I don't think the big mealies would eat the babies.  Maybe I'll go get that later  It would make cleaning easier too 
Do you put anything in with the aliens?  like just some oatmeal? 
And worst comes to worst I can put the baby ones in this and keep the older ones in the big container that I already have. :3


----------



## Hedgieonboard (Nov 15, 2009)

When I separate the aliens I usually do have some oats in there.  They don't eat or drink but that way there is something for when the beetles emerge, my alien container is smaller than the rest since there is no movement and I take the beetles as they emerge. You don't have to separate but I like to ensure nothing happens to the aliens and so that the eggs aren't messed up. I find that one of the benefits is you can control the stages and sizes of the mealworms better. I put my beetles on new bedding from time to time and keep the old container and their old bedding. Within a few weeks the bedding will be moving from the eggs that hatched. It keeps the mealworms spaced out. I usually feed the bigger mealworms so it helps out a lot. If I get to many aliens I feed those and do the same to keep the beetle population constant. I have a few different containers but if you are looking for a nice quick at home solution you can always use an old margarine container, they work really good too and you can punch or drill holes in the lid


----------



## ShutUpAndSmile (Mar 7, 2011)

Well, I like the drawer thing a lot because I'm working with a really small space and I also have my crickets there it's only really big enough for 1 container. So yeah 

Hmm I'm thinking for ventilation what if I punch really big holes and then hot glue the screens people use for tobacco bowls over the circles that way it screens them in? I'm worried about humidity and mold lol.


----------



## Hissy-Fit-Hazel (Jul 15, 2011)

ShutUpAndSmile said:


> I don't think the big mealies would eat the babies.  Maybe I'll go get that later  It would make cleaning easier too
> Do you put anything in with the aliens?  like just some oatmeal?
····················
## Tasks:
[A] Rename "black chair backrest" to "dark chair backrest" in the rows, starting at the row that contains "From this image, would" and ending at the last of the rows. Give only those rows again, with everything else unchanged.
[B] Go on with the forum thread about keeping mealworms and beetles, starting right after its final line.

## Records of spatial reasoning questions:
····················
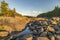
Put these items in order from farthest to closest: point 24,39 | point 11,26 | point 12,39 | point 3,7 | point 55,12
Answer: point 55,12 < point 3,7 < point 11,26 < point 12,39 < point 24,39

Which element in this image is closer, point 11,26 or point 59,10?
point 11,26

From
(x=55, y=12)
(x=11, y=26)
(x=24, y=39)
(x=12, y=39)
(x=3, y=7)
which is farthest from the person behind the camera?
(x=55, y=12)

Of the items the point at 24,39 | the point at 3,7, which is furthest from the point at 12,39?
the point at 3,7

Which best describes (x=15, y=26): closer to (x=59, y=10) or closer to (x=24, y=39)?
(x=24, y=39)

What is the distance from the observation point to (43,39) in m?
13.8

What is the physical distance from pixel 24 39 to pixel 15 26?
1736 centimetres

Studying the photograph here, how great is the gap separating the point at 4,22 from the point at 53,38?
61.4 ft

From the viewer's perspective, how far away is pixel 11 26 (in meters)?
30.3

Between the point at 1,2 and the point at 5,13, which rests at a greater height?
the point at 1,2

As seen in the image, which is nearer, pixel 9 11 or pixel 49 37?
pixel 49 37

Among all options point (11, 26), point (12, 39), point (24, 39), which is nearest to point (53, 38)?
point (24, 39)

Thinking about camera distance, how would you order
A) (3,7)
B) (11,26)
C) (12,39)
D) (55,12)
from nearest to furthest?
1. (12,39)
2. (11,26)
3. (3,7)
4. (55,12)

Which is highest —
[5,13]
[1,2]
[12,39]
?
[1,2]

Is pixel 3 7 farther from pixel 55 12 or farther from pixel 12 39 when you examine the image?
pixel 55 12
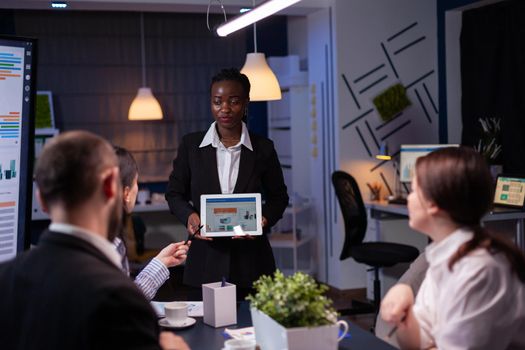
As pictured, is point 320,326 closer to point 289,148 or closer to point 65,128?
point 289,148

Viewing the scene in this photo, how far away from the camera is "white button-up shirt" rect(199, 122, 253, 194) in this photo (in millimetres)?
3295

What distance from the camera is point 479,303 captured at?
1765mm

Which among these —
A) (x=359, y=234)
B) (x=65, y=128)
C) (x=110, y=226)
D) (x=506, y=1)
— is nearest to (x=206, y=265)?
(x=110, y=226)

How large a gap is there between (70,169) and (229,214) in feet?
5.36

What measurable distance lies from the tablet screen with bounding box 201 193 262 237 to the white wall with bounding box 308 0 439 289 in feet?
10.7

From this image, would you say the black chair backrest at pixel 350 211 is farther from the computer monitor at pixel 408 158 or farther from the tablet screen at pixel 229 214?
the tablet screen at pixel 229 214

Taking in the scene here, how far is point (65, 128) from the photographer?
24.3ft

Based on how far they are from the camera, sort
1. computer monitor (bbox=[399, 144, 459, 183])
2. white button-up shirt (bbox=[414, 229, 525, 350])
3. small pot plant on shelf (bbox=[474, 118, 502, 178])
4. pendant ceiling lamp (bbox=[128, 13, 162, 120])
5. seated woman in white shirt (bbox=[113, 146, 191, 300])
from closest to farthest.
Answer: white button-up shirt (bbox=[414, 229, 525, 350])
seated woman in white shirt (bbox=[113, 146, 191, 300])
small pot plant on shelf (bbox=[474, 118, 502, 178])
computer monitor (bbox=[399, 144, 459, 183])
pendant ceiling lamp (bbox=[128, 13, 162, 120])

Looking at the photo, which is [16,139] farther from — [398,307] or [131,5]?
[131,5]

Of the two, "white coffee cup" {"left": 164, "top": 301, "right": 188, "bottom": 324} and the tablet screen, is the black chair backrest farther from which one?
····················
## Results of the tasks:
[A]
From this image, would you say the dark chair backrest at pixel 350 211 is farther from the computer monitor at pixel 408 158 or farther from the tablet screen at pixel 229 214?
the tablet screen at pixel 229 214

Taking in the scene here, how far is point (65, 128) from the photographer?
24.3ft

Based on how far they are from the camera, sort
1. computer monitor (bbox=[399, 144, 459, 183])
2. white button-up shirt (bbox=[414, 229, 525, 350])
3. small pot plant on shelf (bbox=[474, 118, 502, 178])
4. pendant ceiling lamp (bbox=[128, 13, 162, 120])
5. seated woman in white shirt (bbox=[113, 146, 191, 300])
from closest to farthest.
Answer: white button-up shirt (bbox=[414, 229, 525, 350])
seated woman in white shirt (bbox=[113, 146, 191, 300])
small pot plant on shelf (bbox=[474, 118, 502, 178])
computer monitor (bbox=[399, 144, 459, 183])
pendant ceiling lamp (bbox=[128, 13, 162, 120])

Looking at the photo, which is [16,139] farther from — [398,307] or [131,5]?
[131,5]

Of the two, "white coffee cup" {"left": 164, "top": 301, "right": 188, "bottom": 324} and the tablet screen, is the dark chair backrest farther from which one?

[B]
> And worst comes to worst I can put the baby ones in this and keep the older ones in the big container that I already have. :3


I put a bran layer in my alien bin and a bit of paper towel so if they emerge as a beetle upside down they have something to grab onto 

Like mentioned already...you can use a small bin for the aliens cause they don't move around or eat. I would go grown worms, beetles and babies in the drawers and put the aliens in the container you have now. I root thru my grown worms all the time with a plastic fork looking aliens & for those that just shed for Hazel to eat so I worry I could damage or kill tiny babies doing that so often.


----------



## Hissy-Fit-Hazel (Jul 15, 2011)

If you look on you tube there are a ton of videos with these drawer farms...lots of different ideas on air flow and some have screened the bottoms of the drawers on the beetle bin so eggs fall thru to baby bin under it. Not sure how well that works but ya lots of different ideas for set ups.


----------



## ShutUpAndSmile (Mar 7, 2011)

I have to see the size of the container if I can fit all my grown worms in one drawer. :3 So thats why the aliens might go in one drawer. 
But that paper towel idea is great xP

Ooo that sounds interesting. -checks youtube-


----------



## Hissy-Fit-Hazel (Jul 15, 2011)

I just went and played with my farm "ewwww" ...I HAVE BABIES!!!!!  How exciting loll

I have a question now though...this is my first hatch and there are about 50 grown beetles about 3 weeks old max in there that started laying approx Sept 11-ish. 

Should I dump the babies & bedding into their own bin and refresh the adult beetles now to start a new batch? or like how long do I leave babies in there? I don't want the beetles snacking on them lol


----------



## ShutUpAndSmile (Mar 7, 2011)

Yeah I'd move them to there own thing and then let your beetles make more babies xP


----------



## Hissy-Fit-Hazel (Jul 15, 2011)

Done did...GROSS picking beetles out  lol! That was pretty quick babes because reading my records I only grew my first 3 beetles that went in the bin starting Aug 28 and the rest came in the week after. 

Good stuff...better then the 70km trip it takes me to buy mealies


----------



## Hedgieonboard (Nov 15, 2009)

That's great news  As much as they gross me out it's still exciting when the farming does well. I do really like the drawer idea, I think it would like nicer than my random containers


----------



## ShutUpAndSmile (Mar 7, 2011)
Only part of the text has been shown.